Especially in the encounter between Pauli and Jung, the libretto, written by Chin himself, reveals parallels to the seduction of Faust, the seeker of meaning, by Mephistopheles. The analyst encourages the scientist to accept his exuberant dreams as the flip side of his personality. At the same time, however, he undermines his researcher's worldview, which is focused on absolute objectivity. This contradiction breaks Pauli, who is called Doctor Kieron in the libretto but is clearly identified through an allusion to the surname Pascheles, which his Jewish ancestors abandoned.
Chin's ambitious libretto, peppered with further allusions, such as to Goethe's "Faust" plays, and all sorts of insider jokes, simultaneously reveals itself as the weak point of the new work. The characters talk and talk, and they delight in their more or less witty monologuing so much that the stage action repeatedly comes to a standstill. At times, even the prompter becomes a reluctant participant, for such vast amounts of text, mostly recited like a melodrama rather than sung, would be a challenge even for experienced actors. It's surprising that no one prevented the composer from making this mistake during the production process.

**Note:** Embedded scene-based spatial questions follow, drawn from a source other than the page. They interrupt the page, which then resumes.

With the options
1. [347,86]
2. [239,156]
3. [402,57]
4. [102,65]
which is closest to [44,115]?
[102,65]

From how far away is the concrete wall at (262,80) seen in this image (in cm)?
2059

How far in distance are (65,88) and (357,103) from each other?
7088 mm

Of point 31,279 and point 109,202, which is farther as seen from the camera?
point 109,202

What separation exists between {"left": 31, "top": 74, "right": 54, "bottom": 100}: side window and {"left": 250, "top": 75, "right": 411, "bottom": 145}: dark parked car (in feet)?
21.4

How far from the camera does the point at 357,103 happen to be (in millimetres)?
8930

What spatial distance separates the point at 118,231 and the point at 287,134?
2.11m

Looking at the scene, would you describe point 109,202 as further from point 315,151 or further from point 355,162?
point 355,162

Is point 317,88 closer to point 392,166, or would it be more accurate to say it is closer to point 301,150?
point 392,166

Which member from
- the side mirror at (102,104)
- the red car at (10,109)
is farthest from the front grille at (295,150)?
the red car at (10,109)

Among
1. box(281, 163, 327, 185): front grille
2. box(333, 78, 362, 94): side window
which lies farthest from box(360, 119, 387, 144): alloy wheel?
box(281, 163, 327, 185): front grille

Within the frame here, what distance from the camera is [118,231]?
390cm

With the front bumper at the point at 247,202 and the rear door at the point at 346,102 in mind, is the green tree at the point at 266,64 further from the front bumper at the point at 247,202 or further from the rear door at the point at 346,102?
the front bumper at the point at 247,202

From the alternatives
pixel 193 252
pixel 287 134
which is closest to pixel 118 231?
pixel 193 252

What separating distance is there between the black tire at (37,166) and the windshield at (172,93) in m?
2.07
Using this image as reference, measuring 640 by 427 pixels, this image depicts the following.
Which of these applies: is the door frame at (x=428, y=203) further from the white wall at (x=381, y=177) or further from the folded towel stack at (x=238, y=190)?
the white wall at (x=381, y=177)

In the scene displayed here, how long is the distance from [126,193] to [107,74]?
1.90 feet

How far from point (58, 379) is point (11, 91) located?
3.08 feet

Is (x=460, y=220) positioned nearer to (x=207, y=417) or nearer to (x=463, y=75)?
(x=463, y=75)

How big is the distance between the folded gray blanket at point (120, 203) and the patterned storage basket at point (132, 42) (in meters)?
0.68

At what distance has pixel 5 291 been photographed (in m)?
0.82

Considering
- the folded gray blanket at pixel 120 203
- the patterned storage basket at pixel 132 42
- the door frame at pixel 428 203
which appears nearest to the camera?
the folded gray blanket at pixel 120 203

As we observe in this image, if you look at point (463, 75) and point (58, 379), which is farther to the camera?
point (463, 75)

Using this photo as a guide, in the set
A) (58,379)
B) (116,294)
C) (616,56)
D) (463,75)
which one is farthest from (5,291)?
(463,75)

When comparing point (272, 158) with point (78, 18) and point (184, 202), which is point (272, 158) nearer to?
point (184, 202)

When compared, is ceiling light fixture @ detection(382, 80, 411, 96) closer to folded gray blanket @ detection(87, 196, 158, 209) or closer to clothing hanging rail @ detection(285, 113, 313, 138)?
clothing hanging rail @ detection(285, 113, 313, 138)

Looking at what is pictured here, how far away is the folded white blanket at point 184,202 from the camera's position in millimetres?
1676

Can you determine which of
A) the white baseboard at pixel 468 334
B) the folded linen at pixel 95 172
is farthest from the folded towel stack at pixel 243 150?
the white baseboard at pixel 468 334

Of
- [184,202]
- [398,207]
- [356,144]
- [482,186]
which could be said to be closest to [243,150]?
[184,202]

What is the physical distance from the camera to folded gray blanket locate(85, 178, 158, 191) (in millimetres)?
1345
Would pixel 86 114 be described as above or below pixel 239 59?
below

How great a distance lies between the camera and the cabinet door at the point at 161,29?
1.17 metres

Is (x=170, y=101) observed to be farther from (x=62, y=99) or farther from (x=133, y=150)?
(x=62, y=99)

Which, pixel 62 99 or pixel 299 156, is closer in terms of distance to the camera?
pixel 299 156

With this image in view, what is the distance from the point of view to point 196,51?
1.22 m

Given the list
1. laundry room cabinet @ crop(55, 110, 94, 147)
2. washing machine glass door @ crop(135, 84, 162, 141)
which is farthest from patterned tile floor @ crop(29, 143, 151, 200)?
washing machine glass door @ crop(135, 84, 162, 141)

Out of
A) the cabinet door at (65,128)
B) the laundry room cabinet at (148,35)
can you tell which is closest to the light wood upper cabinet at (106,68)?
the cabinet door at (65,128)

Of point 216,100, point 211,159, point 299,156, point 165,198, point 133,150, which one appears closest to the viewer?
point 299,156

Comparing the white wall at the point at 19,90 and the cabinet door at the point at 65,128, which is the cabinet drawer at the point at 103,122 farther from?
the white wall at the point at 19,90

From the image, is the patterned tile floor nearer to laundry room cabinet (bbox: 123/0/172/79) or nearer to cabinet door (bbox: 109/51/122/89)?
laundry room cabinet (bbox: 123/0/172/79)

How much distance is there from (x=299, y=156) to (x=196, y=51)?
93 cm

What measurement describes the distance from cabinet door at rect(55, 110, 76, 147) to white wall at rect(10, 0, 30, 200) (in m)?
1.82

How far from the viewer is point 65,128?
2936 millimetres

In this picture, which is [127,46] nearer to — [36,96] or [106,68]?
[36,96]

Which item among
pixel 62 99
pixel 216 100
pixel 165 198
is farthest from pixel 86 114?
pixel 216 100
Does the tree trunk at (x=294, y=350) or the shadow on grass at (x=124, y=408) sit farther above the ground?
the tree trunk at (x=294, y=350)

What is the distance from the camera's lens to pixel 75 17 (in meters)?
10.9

Call for the red penThe dramaturgy's failure is particularly regrettable because the framework is right: The concept of this "Faust" paraphrase is brilliant; the idea of mirroring the biography of a modern scientist—especially this one—with the parable, known since the Middle Ages, about the limits and depths of our thirst for knowledge seems coherent. But once again, it becomes clear: a good concept doesn't guarantee a successful evening of opera if you ignore a law of the opera genre that has held true since its inception. It states: Don't just let your characters chatter about their thoughts and feelings, but show them on stage, let them sing about them—the music will always be more eloquent than any bon mot.
Unsuk Chin possesses the compositional means to do this – she demonstrates this in the more powerful moments, when she relies on the interplay of music and stage. For example, when Kieron, alias Pauli, bravely spoken and sung by Thomas Lehman, encounters his Jungian anima in the form of countertenor Kangmin Justin Kim. Or when the analyst, known here as Master Astaroth, drops the mask of a miracle healer for bored society ladies towards the end and reveals himself as a seducer of souls. Baritone Bo Skovhus, steeled in all the devil and Wozzeck roles of musical theater, gives us a glimpse in this dense finale of how powerful the opera could be if the composer had earlier curbed the torrent of words.
At least Unsuk Chin is in luck with the Hamburg production: Ben Kidd and Bush Moukarzel of the Dead Centre directing collective masterfully translate the plot into a dreamlike sequence of scenes with recurring visual motifs that provide orientation. And Kent Nagano, who is leaving the State Opera after ten years as General Music Director, ignites a sparkling play of colors with the richly staffed orchestra, which simultaneously demonstrates Chin's mastery of the large apparatus. But all the magic is in vain. If the composer doesn't take another self-critical look at the red pen, this Faust, too, will disappear unredeemed into obscurity. And this time, it wouldn't be his fault.